The Gini coefficient measures how widely the distribution of assets and wages diverges from perfect equality. A Gini score of 0 means everyone is equal. A coefficient of 1 means one person owns everything and everyone else owns nothing. Societies rarely reverse trends of greater and greater wealth concentration. Only catastrophic events undo inequality.
“Reaching back to at least the ancient Babylonians, intensive economic growth, commercialization and urbanization…boosted inequality.”
Total War Decimates the Elites
For centuries, wars were relatively isolated events. Professional soldiers’ primitive weapons limited civilian casualties. The 19th century brought the concept of total war, characterized by the mass conscription of civilians and the widespread destruction of the means of production. From 1914 to 1945, the income share of Japan’s richest 1% plummeted by two-thirds. In France, Denmark, Sweden, the UK and Finland, income shares at the top fell by half or more. The wealthiest Americans saw their relative incomes fall by one-third.
“Substantial reductions of the gap between rich and poor were bought at a high price – high in human suffering.”
Japan serves as a “textbook case” of conflict that makes the wealthy poorer, while it boosts the fortunes of the poor. In 1937, Japan’s wealth was concentrated in the hands of a few influential families. But as it waged war on China and the United States, Japan invested heavily in its war machine, expanding its military by a factor of 20 from the mid-1930s to 1945. Japan transformed its economy from market-based to state-controlled. Toward the war’s end, the empire devoted 87% of GDP to military spending. To support the war effort, the government engaged in rent controls so that property owners made less from their investments. Japan doubled the top income tax rate as inflation surged. The government propped up war bonds at the expense of other investments.

==============================

• _WHAT YOU NEED TO DO_: Can you write out the passage on inequality and war, between "The Gini coefficient" and "events undo inequality.", inclusive?

Collected data
==============================

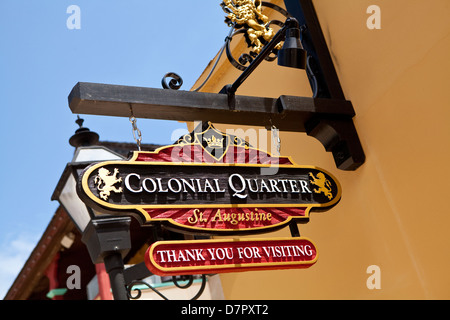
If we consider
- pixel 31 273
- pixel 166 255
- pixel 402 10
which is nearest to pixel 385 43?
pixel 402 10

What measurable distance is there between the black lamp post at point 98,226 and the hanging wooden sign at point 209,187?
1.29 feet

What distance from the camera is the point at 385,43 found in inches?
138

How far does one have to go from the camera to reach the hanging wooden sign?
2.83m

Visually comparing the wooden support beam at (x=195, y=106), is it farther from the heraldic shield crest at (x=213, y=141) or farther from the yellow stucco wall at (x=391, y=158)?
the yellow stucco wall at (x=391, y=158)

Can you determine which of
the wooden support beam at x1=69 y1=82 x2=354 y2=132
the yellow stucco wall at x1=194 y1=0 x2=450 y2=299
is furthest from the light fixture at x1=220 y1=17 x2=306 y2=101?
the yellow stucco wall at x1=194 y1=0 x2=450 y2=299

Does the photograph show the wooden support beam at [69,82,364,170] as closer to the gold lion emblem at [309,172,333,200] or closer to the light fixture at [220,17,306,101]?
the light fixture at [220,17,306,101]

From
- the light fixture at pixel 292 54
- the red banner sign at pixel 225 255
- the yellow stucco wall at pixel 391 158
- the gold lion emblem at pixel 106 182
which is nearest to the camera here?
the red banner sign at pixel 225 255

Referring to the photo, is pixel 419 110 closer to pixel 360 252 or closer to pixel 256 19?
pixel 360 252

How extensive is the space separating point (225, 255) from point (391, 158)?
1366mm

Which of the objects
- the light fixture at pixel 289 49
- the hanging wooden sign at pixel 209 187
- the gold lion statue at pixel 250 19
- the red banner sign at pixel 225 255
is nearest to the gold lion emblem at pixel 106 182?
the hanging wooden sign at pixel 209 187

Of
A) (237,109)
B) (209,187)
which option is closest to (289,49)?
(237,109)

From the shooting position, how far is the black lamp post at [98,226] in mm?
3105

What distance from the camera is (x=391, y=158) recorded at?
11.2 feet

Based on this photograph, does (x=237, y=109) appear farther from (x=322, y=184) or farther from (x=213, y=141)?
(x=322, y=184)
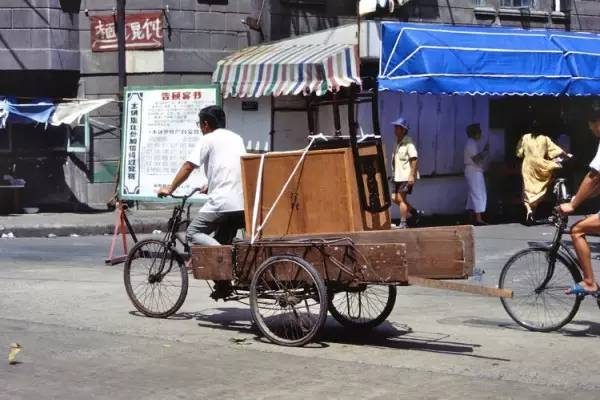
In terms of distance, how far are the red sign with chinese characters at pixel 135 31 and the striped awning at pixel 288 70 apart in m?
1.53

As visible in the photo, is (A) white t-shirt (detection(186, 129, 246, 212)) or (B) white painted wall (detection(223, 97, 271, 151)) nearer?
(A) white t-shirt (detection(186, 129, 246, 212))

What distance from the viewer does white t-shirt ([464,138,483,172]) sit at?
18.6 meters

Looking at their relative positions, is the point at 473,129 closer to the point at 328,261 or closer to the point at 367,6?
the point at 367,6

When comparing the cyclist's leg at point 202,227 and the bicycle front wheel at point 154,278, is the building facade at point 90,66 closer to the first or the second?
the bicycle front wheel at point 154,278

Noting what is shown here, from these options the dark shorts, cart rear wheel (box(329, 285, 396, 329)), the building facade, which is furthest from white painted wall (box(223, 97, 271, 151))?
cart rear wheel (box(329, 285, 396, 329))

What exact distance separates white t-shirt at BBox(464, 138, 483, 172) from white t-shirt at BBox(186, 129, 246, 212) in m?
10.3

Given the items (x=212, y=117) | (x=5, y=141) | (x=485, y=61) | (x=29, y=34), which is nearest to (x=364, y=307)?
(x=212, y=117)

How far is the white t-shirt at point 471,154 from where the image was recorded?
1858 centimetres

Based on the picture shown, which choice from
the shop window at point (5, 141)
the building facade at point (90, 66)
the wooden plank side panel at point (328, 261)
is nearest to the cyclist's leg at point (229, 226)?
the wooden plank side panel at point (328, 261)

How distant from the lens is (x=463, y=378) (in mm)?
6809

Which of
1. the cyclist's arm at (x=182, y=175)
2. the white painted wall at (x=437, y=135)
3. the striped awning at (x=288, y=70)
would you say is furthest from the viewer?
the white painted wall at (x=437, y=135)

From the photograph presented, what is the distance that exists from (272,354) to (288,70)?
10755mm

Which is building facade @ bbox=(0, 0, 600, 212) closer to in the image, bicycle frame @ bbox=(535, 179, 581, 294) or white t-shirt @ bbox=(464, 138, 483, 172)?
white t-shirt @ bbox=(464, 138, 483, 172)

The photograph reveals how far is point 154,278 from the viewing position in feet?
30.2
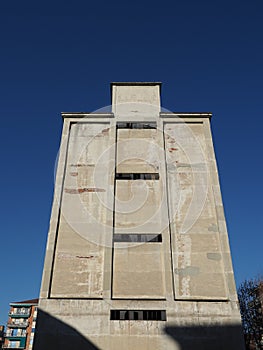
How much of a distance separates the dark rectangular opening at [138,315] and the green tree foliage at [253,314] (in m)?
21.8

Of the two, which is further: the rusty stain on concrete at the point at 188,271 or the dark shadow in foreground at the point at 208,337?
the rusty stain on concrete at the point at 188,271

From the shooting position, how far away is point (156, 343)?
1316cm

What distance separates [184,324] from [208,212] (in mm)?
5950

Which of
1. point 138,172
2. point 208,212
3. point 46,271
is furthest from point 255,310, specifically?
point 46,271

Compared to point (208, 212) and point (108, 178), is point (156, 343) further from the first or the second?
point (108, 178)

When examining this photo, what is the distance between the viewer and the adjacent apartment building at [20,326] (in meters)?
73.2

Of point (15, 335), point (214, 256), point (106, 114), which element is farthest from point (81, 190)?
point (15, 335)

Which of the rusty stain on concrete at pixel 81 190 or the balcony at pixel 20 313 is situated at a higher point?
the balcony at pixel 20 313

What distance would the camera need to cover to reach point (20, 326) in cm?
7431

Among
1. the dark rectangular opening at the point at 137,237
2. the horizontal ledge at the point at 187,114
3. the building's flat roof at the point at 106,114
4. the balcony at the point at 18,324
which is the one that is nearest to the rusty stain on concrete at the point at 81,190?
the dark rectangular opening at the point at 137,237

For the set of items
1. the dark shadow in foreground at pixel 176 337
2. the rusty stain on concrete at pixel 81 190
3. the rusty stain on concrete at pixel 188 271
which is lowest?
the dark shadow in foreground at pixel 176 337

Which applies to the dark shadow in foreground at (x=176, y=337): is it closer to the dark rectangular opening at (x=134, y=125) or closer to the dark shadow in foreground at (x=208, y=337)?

==============================

• _RESPONSE_:
The Gini coefficient measures how widely the distribution of assets and wages diverges from perfect equality. A Gini score of 0 means everyone is equal. A coefficient of 1 means one person owns everything and everyone else owns nothing. Societies rarely reverse trends of greater and greater wealth concentration. Only catastrophic events undo inequality.